Direct government cash aid given to poor families is counterproductive as more than half of the money is spent on cigarettes, according to the Indonesian Consumers Foundation.

Tulus Abadi, the operational manager of the foundation, also known as the YLKI, said on Tuesday that the government should only distribute the assistance, known as BLT, to nonsmoking families.

“Not smoking should be one of the conditions for the families to receive the funds,” Tulus said.

“Otherwise, they will keep on spending their money on cigarettes,” he added.

According to the 2007 National Socioeconomic Survey (Susenas), 12 million out of 19 million poor families in rural areas who received BLT spent Rp 52,000 ($5) monthly on cigarettes.

Families eligible for the BLT program receive Rp 100,000 each month in direct cash assistance.

Tulus said that nationally, poor families in villages spent 14 percent of their total income on cigarettes, the second-highest expenditure after food, at 19 percent.

Another survey conducted by Susenas in 2008 found that in large cities across the country, poor families spent 22 percent of their income on cigarettes while 19 percent was allocated for food.

Tulus said the BLT program would not ease poverty because the money was being spent on the wrong things. “Instead of spending the aid on education and food, they [poor families] spend it on cigarettes and it does not help them at all,” he said.

Last month, Farid Anfasa Moeloek, former head of the Indonesian Doctors Association and a former health minister, said Indonesia was facing a potential “lost generation” because money was being allocated to cigarettes instead of food in households where the father was a smoker.

Research conducted by the School of Public Health at the University of Indonesia in 2007 showed that 44 percent of babies in West Nusa Tenggara and 41 percent in East Nusa Tenggara suffered from malnutrition.

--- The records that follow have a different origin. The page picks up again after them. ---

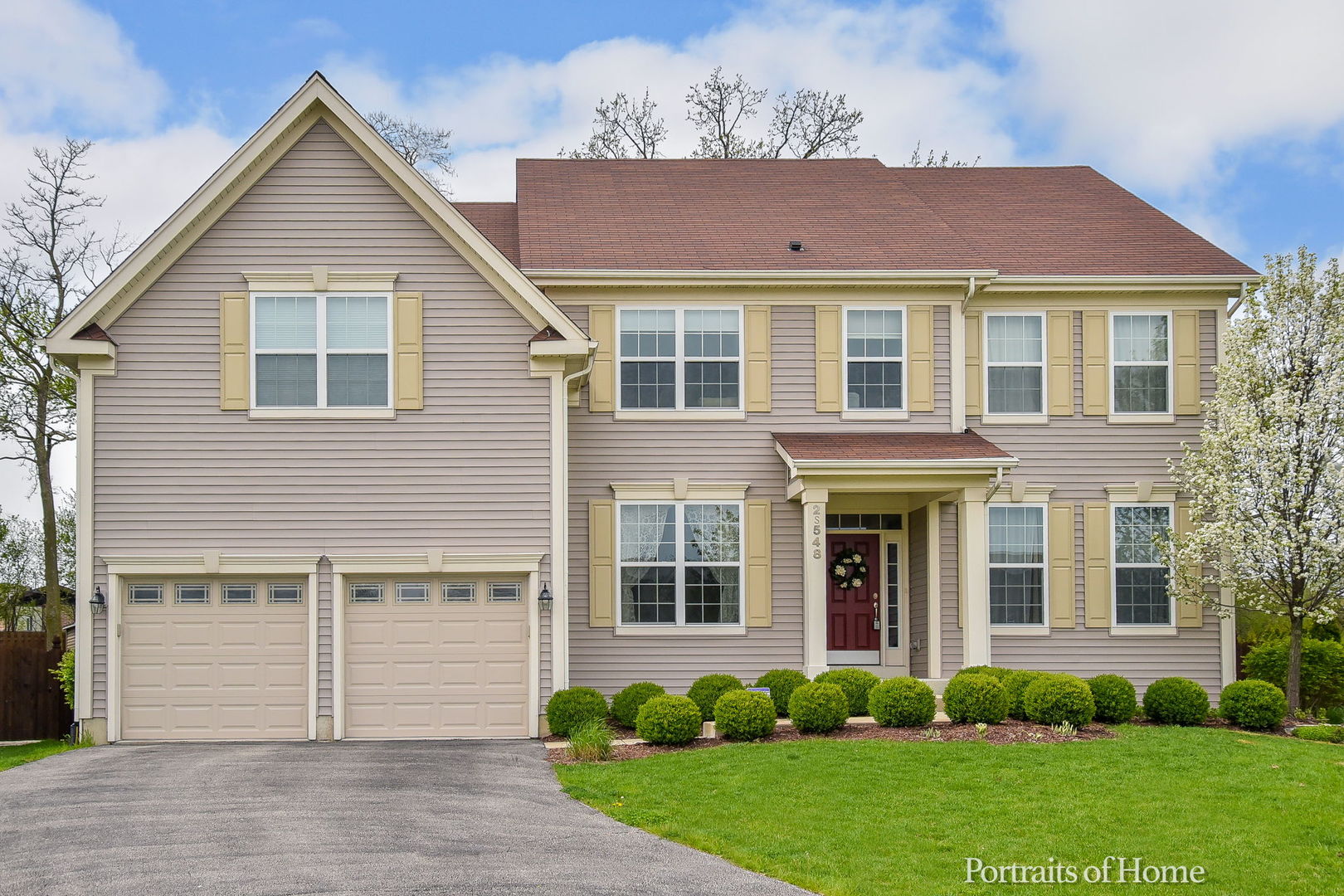 2-s548 Maple Terrace Warrenville, IL 60555 - Photo 1 of 31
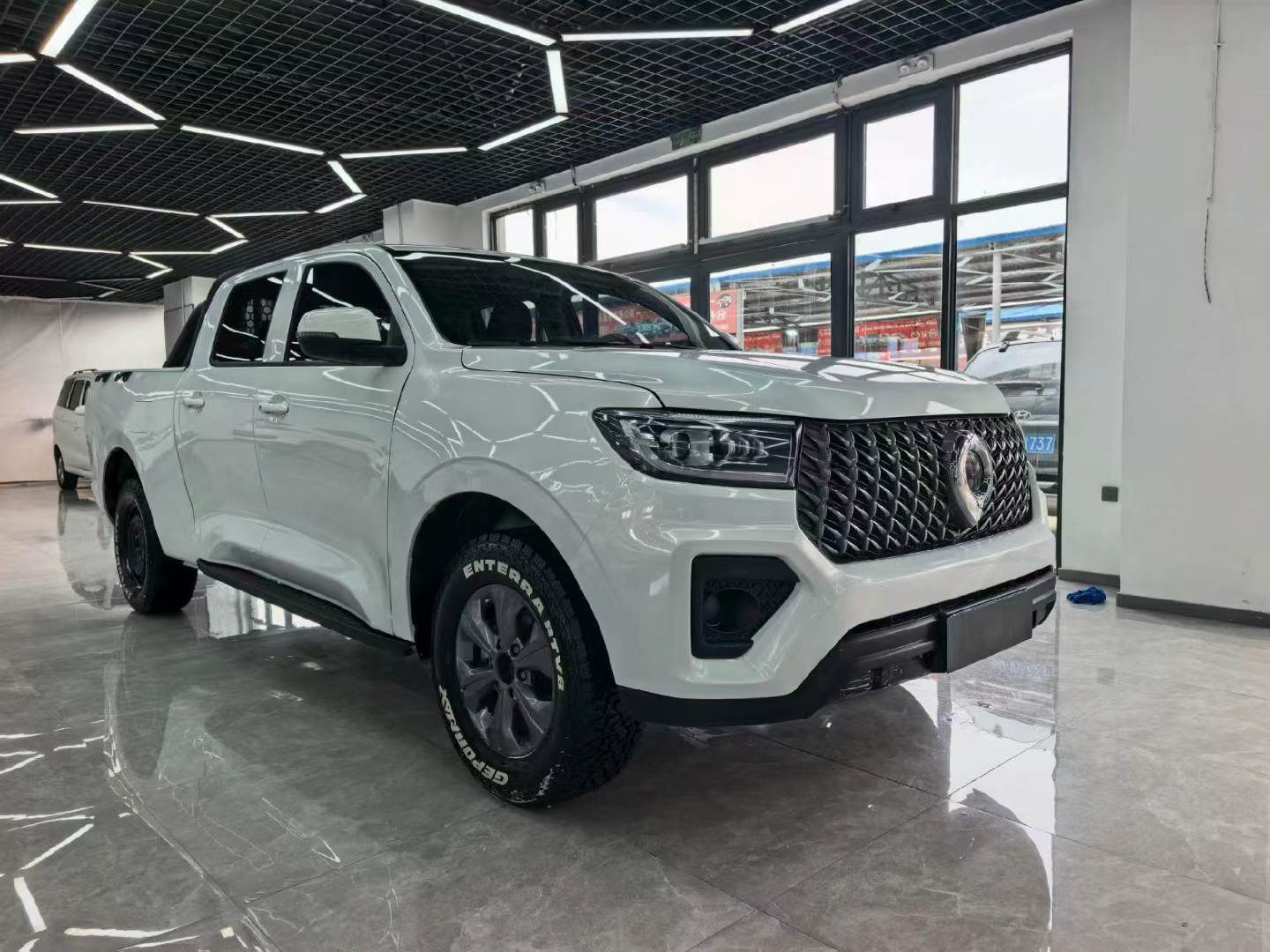 Foto Great Wall POER 2023 Pao 2.0T Commercial Gasoline 4WD Elite Long-Body 2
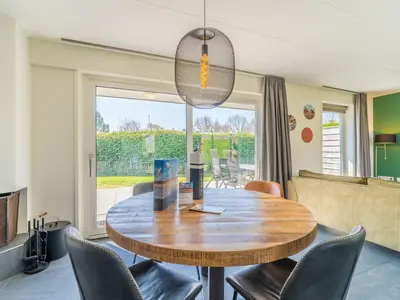 DiningRoom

The study found that many of the infants suffered from malnutrition because 71.4 percent of fathers in West Nusa Tenggara and 61.9 percent in East Nusa Tenggara were active smokers.

Tulus said Unicef data showed that of the 162,000 infants in the country who died in 2006, 32,400 deaths were due to malnutrition and were linked to having a smoker in the family.
In 2004, Indonesia joined 167 countries in signing the World Health Organization’s Framework Convention on Tobacco Control, but is one of only four nations yet to ratify the treaty.